They changed that to five minutes just got the email two week ago


----------



## Oh My (Dec 26, 2014)

KMANDERSON said:


> They changed that to five minutes just got the email two week ago


Utterly ridiculous. That was the only plus Lyft had over Uber in my opinion.


----------



## Luberon (Nov 24, 2014)

An automatic start is fair to both rider and driver. Some can't take that... Big deal


----------



## KMANDERSON (Jul 19, 2015)

Oh My said:


> Utterly ridiculous. That was the only plus Lyft had over Uber in my opinion.

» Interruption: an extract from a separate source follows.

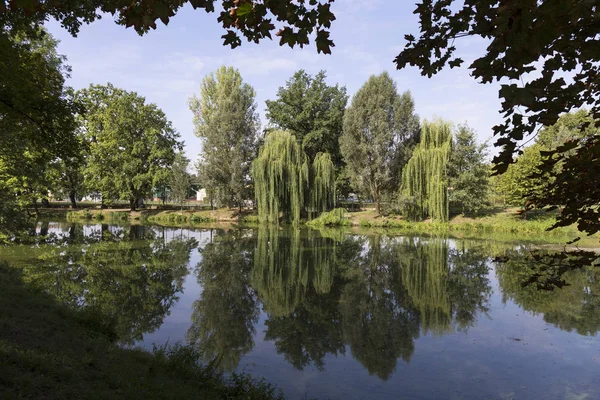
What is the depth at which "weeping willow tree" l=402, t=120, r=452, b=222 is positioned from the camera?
96.1ft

Well the tipping option.There competing with each other.That why uber keep lowering there rates cause they want to put Lyft out of bussiness.That another reason why I'm focusing more on lyft cause I think there a better company.I will do uber surge and thar it the rest of the time I'm on lyft


----------



## KMANDERSON (Jul 19, 2015)

The problem is they lowered these rates so much that the they made a bunch of cheap ass passangers that complain over 15 cents a minute rate.You have catch 3x surge just to get what a cab fare would be


----------



## Oh My (Dec 26, 2014)

KMANDERSON said:


> Well the tipping option.There competing with each other.That why uber keep lowering there rates cause they want to put Lyft out of bussiness.That another reason why I'm focusing more on lyft cause I think there a better company.I will do uber surge and thar it the rest of the time I'm on lyft


Lyft has the tipping option but much less rides and minimal surge so it was a wash, in Chicago anyway. Lyft's CSR people and "management" were just as much the YOUNG assholes as Ubers.


----------



## Oh My (Dec 26, 2014)

KMANDERSON said:


> The problem is they lowered these rates so much that the they made a bunch of cheap ass passangers that complain over 15 cents a minute rate.You have catch 3x surge just to get what a cab fare would be


And again, I'm not sure what the marketing dynamic is, but if they doubled the price the riders would respect you and appreciate the service much more. They already know you're a fool for driving at those rates and you're already used to being shit on so why not take it up another notch.


----------



## KMANDERSON (Jul 19, 2015)

Oh My said:


> And again, I'm not sure what the marketing dynamic is, but if they doubled the price the riders would respect you and appreciate the service much more. They already know you're a fool for driving at those rates and you're already used to being shit on so why not take it up another notch.


Yep the lower rates you get the worst costermers you get


----------



## KMANDERSON (Jul 19, 2015)

Oh My said:


> Lyft has the tipping option but much less rides and minimal surge so it was a wash, in Chicago anyway. Lyft's CSR people and "management" were just as much the YOUNG assholes as Ubers.


Well not saying lyft is perfect but they are a better than uber for me anyway.Im focusing on surge only driving with uber.The main reason I do this is the surge is the only time I see it as a profit to take rides with lyft cause of the tipping option I can make more money


----------